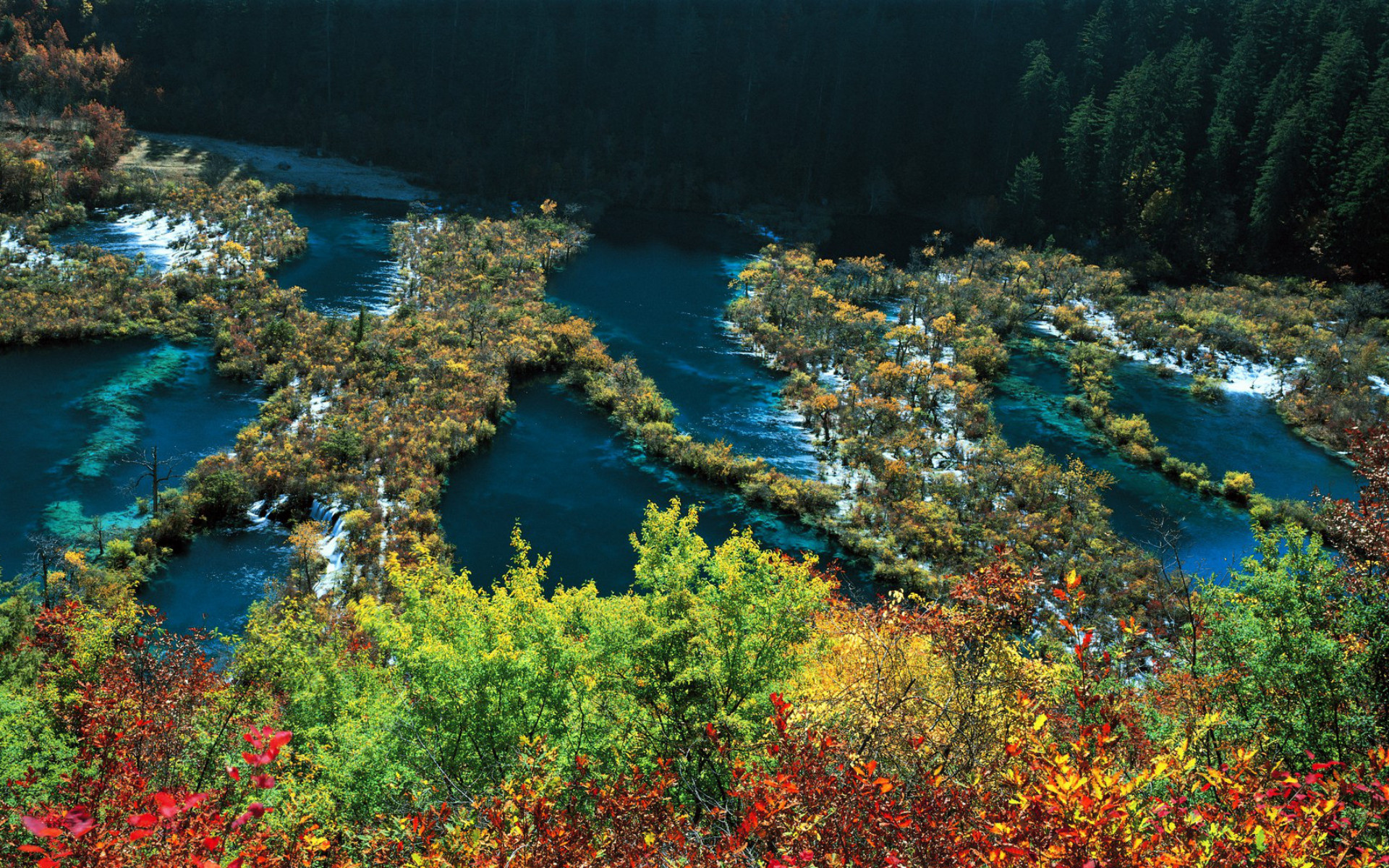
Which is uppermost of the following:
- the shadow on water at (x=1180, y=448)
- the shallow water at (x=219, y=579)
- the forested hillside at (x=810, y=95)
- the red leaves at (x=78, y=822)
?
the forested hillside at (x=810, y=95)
····················
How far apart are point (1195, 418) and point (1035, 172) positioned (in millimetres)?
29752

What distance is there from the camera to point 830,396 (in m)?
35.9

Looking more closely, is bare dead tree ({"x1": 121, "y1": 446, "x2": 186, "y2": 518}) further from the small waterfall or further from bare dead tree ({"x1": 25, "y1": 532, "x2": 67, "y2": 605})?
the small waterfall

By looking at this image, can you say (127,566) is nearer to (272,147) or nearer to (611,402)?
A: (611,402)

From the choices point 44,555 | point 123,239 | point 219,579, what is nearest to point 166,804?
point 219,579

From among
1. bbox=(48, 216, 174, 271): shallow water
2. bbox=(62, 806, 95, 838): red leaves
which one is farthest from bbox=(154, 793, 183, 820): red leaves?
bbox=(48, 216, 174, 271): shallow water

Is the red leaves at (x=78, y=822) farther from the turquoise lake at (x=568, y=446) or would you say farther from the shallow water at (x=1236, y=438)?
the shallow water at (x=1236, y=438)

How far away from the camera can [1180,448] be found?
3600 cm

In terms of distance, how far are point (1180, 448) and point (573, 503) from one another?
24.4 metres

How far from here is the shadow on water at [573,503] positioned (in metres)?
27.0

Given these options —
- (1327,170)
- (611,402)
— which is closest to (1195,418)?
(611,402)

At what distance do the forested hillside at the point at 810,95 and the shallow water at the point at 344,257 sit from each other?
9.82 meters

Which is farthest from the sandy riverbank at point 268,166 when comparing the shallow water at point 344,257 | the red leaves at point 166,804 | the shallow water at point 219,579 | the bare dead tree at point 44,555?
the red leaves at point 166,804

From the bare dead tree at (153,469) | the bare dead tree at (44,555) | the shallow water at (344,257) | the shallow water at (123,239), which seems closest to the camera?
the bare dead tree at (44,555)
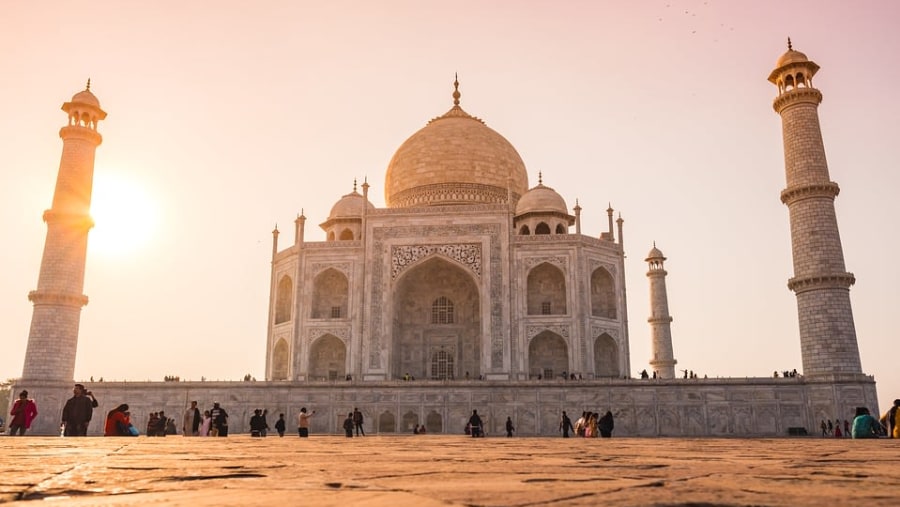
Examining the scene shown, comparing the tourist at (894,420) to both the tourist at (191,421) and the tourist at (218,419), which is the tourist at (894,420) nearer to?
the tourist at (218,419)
····················
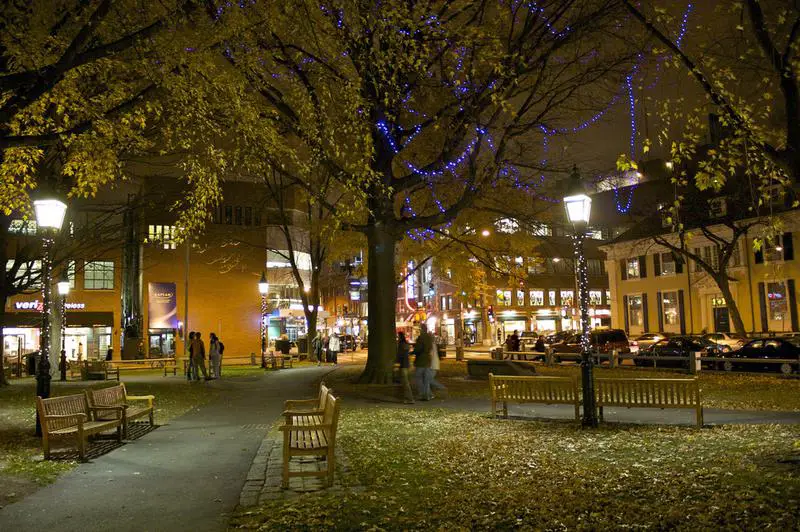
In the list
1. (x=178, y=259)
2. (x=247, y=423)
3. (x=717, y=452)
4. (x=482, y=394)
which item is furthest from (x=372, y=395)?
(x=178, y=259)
····················
[What is asked] How many lines in the listing above contain the word "distance"? Give only the number.

[Exercise response] 3